Blueprints
Run a SQL query on Databricks, output the result to a CSV file and read that CSV file in a Python script with Pandas
Source
yaml
id: databricks-sql
namespace: company.team
description: |
This flow demonstrates how to run a SQL query on a Databricks lakehouse.
tasks:
- id: sql_query
type: io.kestra.plugin.databricks.sql.Query
accessToken: "{{ secret('DATABRICKS_TOKEN') }}"
host: "{{ secret('DATABRICKS_HOST') }}"
httpPath: sql/protocolv1/o/3497567377305430/0713-130754-9oa8zceh
sql: SELECT * FROM samples.nyctaxi.trips LIMIT 100;
- id: csv
type: io.kestra.plugin.serdes.csv.IonToCsv
from: "{{ outputs.sql_query.uri }}"
- id: pandas
type: io.kestra.plugin.scripts.python.Script
beforeCommands:
- pip install kestra pandas > /dev/null
script: |
import pandas as pd
df = pd.read_csv("{{ outputs.csv.uri }}")
df.head()
About this blueprint
pip Python Databricks
This flow demonstrates how to run a SQL query on a Databricks lakehouse.

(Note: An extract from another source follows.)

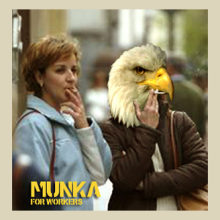 Munka. Projekt z dziedziny  Reklama, Instalacje, Kino, film i telewizja i UX / UI użytkownika Ignacio Gonzalez - 18.03.2012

The results are stored in a CSV file. Then, the flow uses Pandas to read the CSV file and further process the data. The Databricks SQL Connector is designed to perform SQL queries on a Databricks lakehouse and handle the results. In simple terms, it allows you to query data stored in Databricks and manipulate or analyze this data. This process involves three main steps:
- SQL Query Execution: The connector executes a SQL query on the Databricks lakehouse.
- CSV Conversion: The results of the SQL query are converted into a CSV format.
- Data Processing with Pandas: The CSV data is then processed using the Pandas library in Python for further analysis or manipulation. This flow is particularly useful for extracting and transforming data stored in Databricks for various data analysis and data science applications.